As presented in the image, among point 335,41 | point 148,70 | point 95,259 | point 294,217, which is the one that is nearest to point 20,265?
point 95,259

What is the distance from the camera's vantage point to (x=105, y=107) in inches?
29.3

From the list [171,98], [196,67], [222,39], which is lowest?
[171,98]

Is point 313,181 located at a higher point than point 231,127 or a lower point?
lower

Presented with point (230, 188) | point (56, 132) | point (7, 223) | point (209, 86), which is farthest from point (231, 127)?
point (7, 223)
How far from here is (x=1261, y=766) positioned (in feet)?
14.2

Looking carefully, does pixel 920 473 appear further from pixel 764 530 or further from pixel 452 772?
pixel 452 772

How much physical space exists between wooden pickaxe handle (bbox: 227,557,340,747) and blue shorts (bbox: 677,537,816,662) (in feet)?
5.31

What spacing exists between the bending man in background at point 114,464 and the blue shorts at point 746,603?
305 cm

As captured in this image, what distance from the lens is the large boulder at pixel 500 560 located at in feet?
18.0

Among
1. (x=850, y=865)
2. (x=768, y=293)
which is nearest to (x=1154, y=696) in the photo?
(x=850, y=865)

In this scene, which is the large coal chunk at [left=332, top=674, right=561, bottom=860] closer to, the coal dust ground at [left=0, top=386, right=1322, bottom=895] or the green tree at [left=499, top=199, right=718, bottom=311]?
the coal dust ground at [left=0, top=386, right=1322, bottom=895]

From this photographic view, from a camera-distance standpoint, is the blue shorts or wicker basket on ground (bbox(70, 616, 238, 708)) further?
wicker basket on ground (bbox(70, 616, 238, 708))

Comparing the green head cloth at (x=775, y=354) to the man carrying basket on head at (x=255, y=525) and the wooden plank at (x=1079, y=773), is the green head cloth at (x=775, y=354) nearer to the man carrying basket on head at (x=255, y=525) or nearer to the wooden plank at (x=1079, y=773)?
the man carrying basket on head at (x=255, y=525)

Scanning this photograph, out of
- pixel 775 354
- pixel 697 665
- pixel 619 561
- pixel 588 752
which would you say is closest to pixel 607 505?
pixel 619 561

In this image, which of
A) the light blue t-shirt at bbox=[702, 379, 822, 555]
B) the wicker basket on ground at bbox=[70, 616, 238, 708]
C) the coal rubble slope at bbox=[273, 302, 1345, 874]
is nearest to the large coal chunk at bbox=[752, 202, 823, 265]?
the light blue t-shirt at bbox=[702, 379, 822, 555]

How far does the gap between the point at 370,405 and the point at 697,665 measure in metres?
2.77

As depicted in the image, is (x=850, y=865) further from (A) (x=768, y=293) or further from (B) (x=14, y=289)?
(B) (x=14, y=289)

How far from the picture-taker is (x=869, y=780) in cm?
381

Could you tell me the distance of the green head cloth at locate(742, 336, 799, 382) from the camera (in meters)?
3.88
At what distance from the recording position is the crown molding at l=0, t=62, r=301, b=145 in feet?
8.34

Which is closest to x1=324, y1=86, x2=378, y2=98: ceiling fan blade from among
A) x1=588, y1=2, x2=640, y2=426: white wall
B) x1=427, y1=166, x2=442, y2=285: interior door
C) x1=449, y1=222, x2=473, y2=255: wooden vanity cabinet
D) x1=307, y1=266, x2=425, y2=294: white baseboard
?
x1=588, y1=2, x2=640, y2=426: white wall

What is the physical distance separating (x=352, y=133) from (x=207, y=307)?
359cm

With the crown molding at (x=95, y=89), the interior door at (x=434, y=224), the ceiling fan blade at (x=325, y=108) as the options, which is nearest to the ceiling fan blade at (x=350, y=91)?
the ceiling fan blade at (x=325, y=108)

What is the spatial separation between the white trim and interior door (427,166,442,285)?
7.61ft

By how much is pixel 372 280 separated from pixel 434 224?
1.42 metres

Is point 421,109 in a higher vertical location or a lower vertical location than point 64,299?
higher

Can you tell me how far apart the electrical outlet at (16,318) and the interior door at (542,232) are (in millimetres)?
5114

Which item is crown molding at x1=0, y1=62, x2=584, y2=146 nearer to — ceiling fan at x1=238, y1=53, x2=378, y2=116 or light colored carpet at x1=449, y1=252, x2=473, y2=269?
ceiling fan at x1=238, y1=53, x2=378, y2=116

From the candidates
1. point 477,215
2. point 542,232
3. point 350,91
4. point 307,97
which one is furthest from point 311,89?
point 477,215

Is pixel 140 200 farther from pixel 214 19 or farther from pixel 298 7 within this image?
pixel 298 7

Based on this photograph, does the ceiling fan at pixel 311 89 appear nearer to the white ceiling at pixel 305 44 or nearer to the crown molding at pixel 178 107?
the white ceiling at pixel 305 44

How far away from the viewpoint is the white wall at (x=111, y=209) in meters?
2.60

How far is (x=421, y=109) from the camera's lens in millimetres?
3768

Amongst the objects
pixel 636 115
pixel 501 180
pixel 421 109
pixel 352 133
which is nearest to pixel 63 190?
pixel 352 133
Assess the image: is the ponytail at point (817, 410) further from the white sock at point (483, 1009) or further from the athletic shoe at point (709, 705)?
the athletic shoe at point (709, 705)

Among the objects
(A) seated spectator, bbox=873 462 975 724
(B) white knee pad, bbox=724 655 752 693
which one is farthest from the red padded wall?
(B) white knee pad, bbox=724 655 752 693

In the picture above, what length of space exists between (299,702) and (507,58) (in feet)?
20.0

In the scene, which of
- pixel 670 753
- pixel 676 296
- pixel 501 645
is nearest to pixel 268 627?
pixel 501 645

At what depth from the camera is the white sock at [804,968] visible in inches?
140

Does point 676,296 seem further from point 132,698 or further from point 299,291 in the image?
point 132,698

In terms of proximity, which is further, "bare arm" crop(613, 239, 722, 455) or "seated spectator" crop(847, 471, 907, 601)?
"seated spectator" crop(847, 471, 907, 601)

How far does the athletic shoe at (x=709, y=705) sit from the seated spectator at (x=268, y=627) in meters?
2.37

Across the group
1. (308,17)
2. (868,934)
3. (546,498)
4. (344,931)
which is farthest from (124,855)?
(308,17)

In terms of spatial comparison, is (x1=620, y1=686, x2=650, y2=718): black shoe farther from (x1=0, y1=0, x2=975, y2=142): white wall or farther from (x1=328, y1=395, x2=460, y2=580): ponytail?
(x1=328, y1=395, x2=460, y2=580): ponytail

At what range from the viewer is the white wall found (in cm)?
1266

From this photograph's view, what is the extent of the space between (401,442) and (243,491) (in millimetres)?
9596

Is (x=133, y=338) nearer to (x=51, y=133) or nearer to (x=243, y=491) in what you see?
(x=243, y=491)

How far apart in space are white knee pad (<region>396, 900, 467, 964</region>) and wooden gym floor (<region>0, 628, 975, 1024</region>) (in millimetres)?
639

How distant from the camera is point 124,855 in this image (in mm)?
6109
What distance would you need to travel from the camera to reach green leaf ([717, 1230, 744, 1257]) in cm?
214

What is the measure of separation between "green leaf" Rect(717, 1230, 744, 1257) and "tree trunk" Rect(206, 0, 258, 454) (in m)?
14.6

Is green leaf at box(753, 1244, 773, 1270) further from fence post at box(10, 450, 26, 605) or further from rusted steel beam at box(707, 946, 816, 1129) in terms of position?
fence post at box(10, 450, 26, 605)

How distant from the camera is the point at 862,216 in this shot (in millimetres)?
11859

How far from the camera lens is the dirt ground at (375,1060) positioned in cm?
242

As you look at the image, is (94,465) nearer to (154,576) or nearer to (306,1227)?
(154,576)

#### Goal of the exercise:
Copy out the whole listing, exactly as written.

#### Expected answer:
As presented in the image, among point 335,41 | point 148,70 | point 95,259 | point 294,217, which is the one that is nearest to point 20,265?
point 95,259

What is the distance from the camera's vantage point to (x=105, y=107) in inches?
29.3

From the list [171,98], [196,67], [222,39], which is lowest?
[171,98]

Is point 313,181 located at a higher point than point 231,127 or a lower point?
lower

Presented with point (230, 188) | point (56, 132) | point (7, 223) | point (209, 86), which is farthest from point (231, 127)?
point (7, 223)
How far from here is (x=1261, y=766) positioned (in feet)?
14.2

Looking carefully, does pixel 920 473 appear further from pixel 764 530 or further from pixel 452 772?
pixel 452 772

How much physical space exists between wooden pickaxe handle (bbox: 227,557,340,747) and blue shorts (bbox: 677,537,816,662) (in feet)?
5.31

What spacing exists between the bending man in background at point 114,464 and the blue shorts at point 746,603?
305 cm

As captured in this image, what distance from the lens is the large boulder at pixel 500 560 located at in feet?
18.0

Among
1. (x=850, y=865)
2. (x=768, y=293)
which is nearest to (x=1154, y=696) in the photo?
(x=850, y=865)

In this scene, which is the large coal chunk at [left=332, top=674, right=561, bottom=860] closer to, the coal dust ground at [left=0, top=386, right=1322, bottom=895] or the green tree at [left=499, top=199, right=718, bottom=311]?
the coal dust ground at [left=0, top=386, right=1322, bottom=895]

From this photographic view, from a camera-distance standpoint, is the blue shorts or wicker basket on ground (bbox(70, 616, 238, 708)) further?
wicker basket on ground (bbox(70, 616, 238, 708))

Comparing the green head cloth at (x=775, y=354) to the man carrying basket on head at (x=255, y=525) and the wooden plank at (x=1079, y=773), is the green head cloth at (x=775, y=354) nearer to the man carrying basket on head at (x=255, y=525) or nearer to the wooden plank at (x=1079, y=773)?
the man carrying basket on head at (x=255, y=525)

Scanning this photograph, out of
- pixel 775 354
- pixel 697 665
- pixel 619 561
- pixel 588 752
which would you say is closest to pixel 607 505?
pixel 619 561

In this image, which of
A) the light blue t-shirt at bbox=[702, 379, 822, 555]
B) the wicker basket on ground at bbox=[70, 616, 238, 708]
C) the coal rubble slope at bbox=[273, 302, 1345, 874]
is nearest to the large coal chunk at bbox=[752, 202, 823, 265]?
the light blue t-shirt at bbox=[702, 379, 822, 555]

How far does the gap between the point at 370,405 and the point at 697,665 measure in metres?
2.77

As depicted in the image, is (x=850, y=865) further from (A) (x=768, y=293) or further from (B) (x=14, y=289)?
(B) (x=14, y=289)

How far from the picture-taker is (x=869, y=780) in cm?
381

Could you tell me the distance of the green head cloth at locate(742, 336, 799, 382) from the camera (in meters)?
3.88
At what distance from the recording position is the crown molding at l=0, t=62, r=301, b=145 in feet?
8.34

Which is closest to x1=324, y1=86, x2=378, y2=98: ceiling fan blade from among
A) x1=588, y1=2, x2=640, y2=426: white wall
B) x1=427, y1=166, x2=442, y2=285: interior door
C) x1=449, y1=222, x2=473, y2=255: wooden vanity cabinet
D) x1=307, y1=266, x2=425, y2=294: white baseboard
?
x1=588, y1=2, x2=640, y2=426: white wall

What is the physical distance separating (x=352, y=133) from (x=207, y=307)?
359cm

With the crown molding at (x=95, y=89), the interior door at (x=434, y=224), the ceiling fan blade at (x=325, y=108) as the options, which is nearest to the ceiling fan blade at (x=350, y=91)?
the ceiling fan blade at (x=325, y=108)

What is the spatial separation between the white trim and interior door (427,166,442,285)?
7.61ft

By how much is pixel 372 280 separated from pixel 434 224?
1.42 metres

Is point 421,109 in a higher vertical location or a lower vertical location than point 64,299?
higher

Can you tell me how far apart the electrical outlet at (16,318) and the interior door at (542,232) are (in millimetres)?
5114

Which item is crown molding at x1=0, y1=62, x2=584, y2=146 nearer to — ceiling fan at x1=238, y1=53, x2=378, y2=116 or light colored carpet at x1=449, y1=252, x2=473, y2=269?
ceiling fan at x1=238, y1=53, x2=378, y2=116

From the candidates
1. point 477,215
2. point 542,232
3. point 350,91
4. point 307,97
which one is furthest from point 311,89?
point 477,215

Is pixel 140 200 farther from pixel 214 19 or farther from pixel 298 7 within this image?
pixel 298 7

Based on this photograph, does the ceiling fan at pixel 311 89 appear nearer to the white ceiling at pixel 305 44 or nearer to the crown molding at pixel 178 107?
the white ceiling at pixel 305 44

How far away from the viewpoint is the white wall at (x=111, y=209) in meters?
2.60

How far is (x=421, y=109) from the camera's lens in millimetres?
3768

Amongst the objects
pixel 636 115
pixel 501 180
pixel 421 109
pixel 352 133
which is nearest to pixel 63 190?
pixel 352 133
Assess the image: is the ponytail at point (817, 410) further from the white sock at point (483, 1009) or further from the athletic shoe at point (709, 705)?
the athletic shoe at point (709, 705)

Among the objects
(A) seated spectator, bbox=873 462 975 724
(B) white knee pad, bbox=724 655 752 693
which one is farthest from the red padded wall?
(B) white knee pad, bbox=724 655 752 693

In the picture above, what length of space exists between (299,702) and (507,58) (in feet)?
20.0

In the scene, which of
- pixel 670 753
- pixel 676 296
- pixel 501 645
is nearest to pixel 268 627?
pixel 501 645

At what depth from the camera is the white sock at [804,968] visible in inches?
140

Does point 676,296 seem further from point 132,698 or further from point 299,291 in the image?
point 132,698

In terms of proximity, which is further, "bare arm" crop(613, 239, 722, 455) or "seated spectator" crop(847, 471, 907, 601)?
"seated spectator" crop(847, 471, 907, 601)

How far does the athletic shoe at (x=709, y=705) sit from the seated spectator at (x=268, y=627) in meters?
2.37

Across the group
1. (308,17)
2. (868,934)
3. (546,498)
4. (344,931)
which is farthest from (124,855)?
(308,17)

In terms of spatial comparison, is (x1=620, y1=686, x2=650, y2=718): black shoe farther from (x1=0, y1=0, x2=975, y2=142): white wall or farther from (x1=328, y1=395, x2=460, y2=580): ponytail?
(x1=328, y1=395, x2=460, y2=580): ponytail

At what range from the viewer is the white wall found (in cm)?
1266

From this photograph's view, what is the extent of the space between (401,442) and (243,491) (in millimetres)?
9596

Is (x=133, y=338) nearer to (x=51, y=133) or nearer to (x=243, y=491) in what you see?
(x=243, y=491)

How far apart in space are white knee pad (<region>396, 900, 467, 964</region>) and wooden gym floor (<region>0, 628, 975, 1024</region>) (in millimetres)?
639

How distant from the camera is point 124,855 in this image (in mm)?
6109
What distance would you need to travel from the camera to reach green leaf ([717, 1230, 744, 1257]) in cm?
214

What is the measure of separation between "green leaf" Rect(717, 1230, 744, 1257) and "tree trunk" Rect(206, 0, 258, 454) (in m)?
14.6

Is green leaf at box(753, 1244, 773, 1270) further from fence post at box(10, 450, 26, 605) or further from rusted steel beam at box(707, 946, 816, 1129) in terms of position?
fence post at box(10, 450, 26, 605)

How distant from the camera is the point at 862,216 in this shot (in millimetres)?
11859

How far from the camera lens is the dirt ground at (375,1060) positioned in cm?
242

As you look at the image, is (94,465) nearer to (154,576) or nearer to (306,1227)?
(154,576)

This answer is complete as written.